Second, I do not feel ill used that my list of grievances is so long. I got plenty of opportunity to mouth off during the committee meetings. (Many witnesses can attest that I got more than my share of opportunities.) I felt well heard and was pleased to see any number of issues go the way I hoped.
Last and most important, I don't even want most of these grievances satisfied. (I argued against fixing many of them when they were debated.) I respect the need to satisfy diverse constituencies. If I got my way on many of these issues, I would feel duty bound to accept the strong desires of others in similar areas. I far prefer a compromise language with widespread support to one that meets my needs but alienates many others.
Even if I were the sole arbiter, I still would not make many of the changes I outlined here. Why? Because the language would be too different from the C we know and love. And it would get that much bigger for a questionable increase in value.

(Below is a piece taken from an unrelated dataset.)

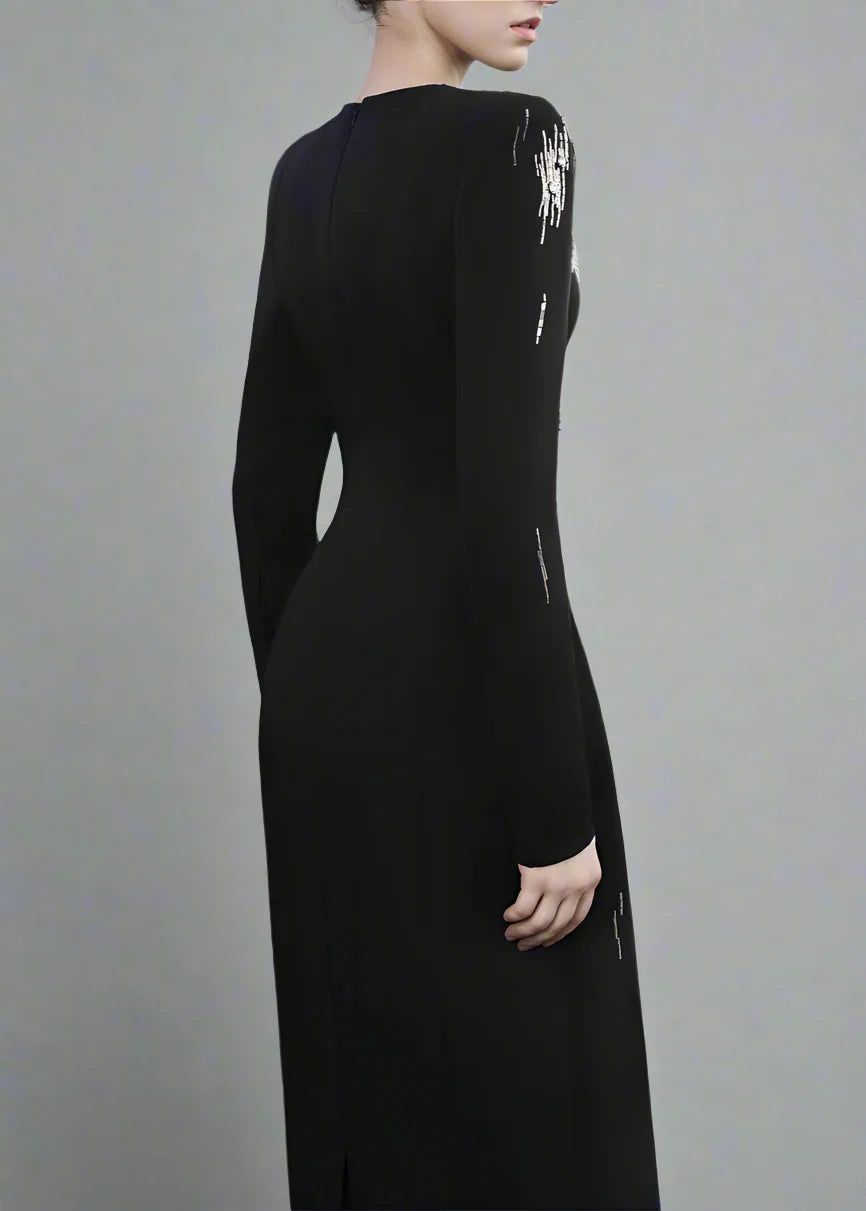 Long-Sleeve Column Dress with Metallic Embellishments - STELLAR-1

Standard C is essentially twice as big as the C described by Kernighan and Ritchie. Admittedly, complexity is hard to quantify, but I arrive at that number through three telling metrics. The size of the Whitesmiths C compiler doubled in lines of source by the time we achieved full compliance with Standard C. It also doubled in bytes of executable code. And the size of the reference manual that went with it doubled in pages. I believe Standard C is still intellectually manageable, but is beginning to strain the bounds of a "small" language.
Think how big the language would have gotten had committee X3J11 tried to please everyone. Or even just me.

Standard Finalized
The ANSI C standard has been adopted! The ANSI Board of Standards Review (BSR) voted unanimous approval at their December meeting of the draft developed by committee X3J11 and approved by X3.
BSR was meticulous in informing the complainant who had delayed progress of the standard for the past year. He was given a generous period of time to file a further protest with BSR. The time period expired, however, with no protests filed.
The official designation if the new C standard is ANSI X3.159-1989. It came in just under the wire, but it did earn a 198X designation.

ISO Update
The C standard commenced its six-month balloting period as a "draft international standard" (DIS) in December 1989. That is normally the final approval process before SC22 sends the draft on for mechanical review and adoption by ISO. It is widely understood, however, that both the United Kingdom and Denmark are determined to make changes in the C standard at the ISO level.
A meeting of the ISO C committee WG14 will be held in London in late May or early June 1990 to commence work on two "normative addenda." These were approved by the parent committee, SC22, at a recent meeting. One addendum is an attempt by the British to make the language of the standard more precise. The other is expected to add machinery for writing C source files more readably in European character sets.
Once these normative addenda are developed and approved by WG14, they must follow the same approval path through ISO as the standard developed by X3J11. It remains to be seen whether the DIS will be held up pending approval of the addenda. It also remains to be seen how much support exists within ISO for amending the ANSI C standard.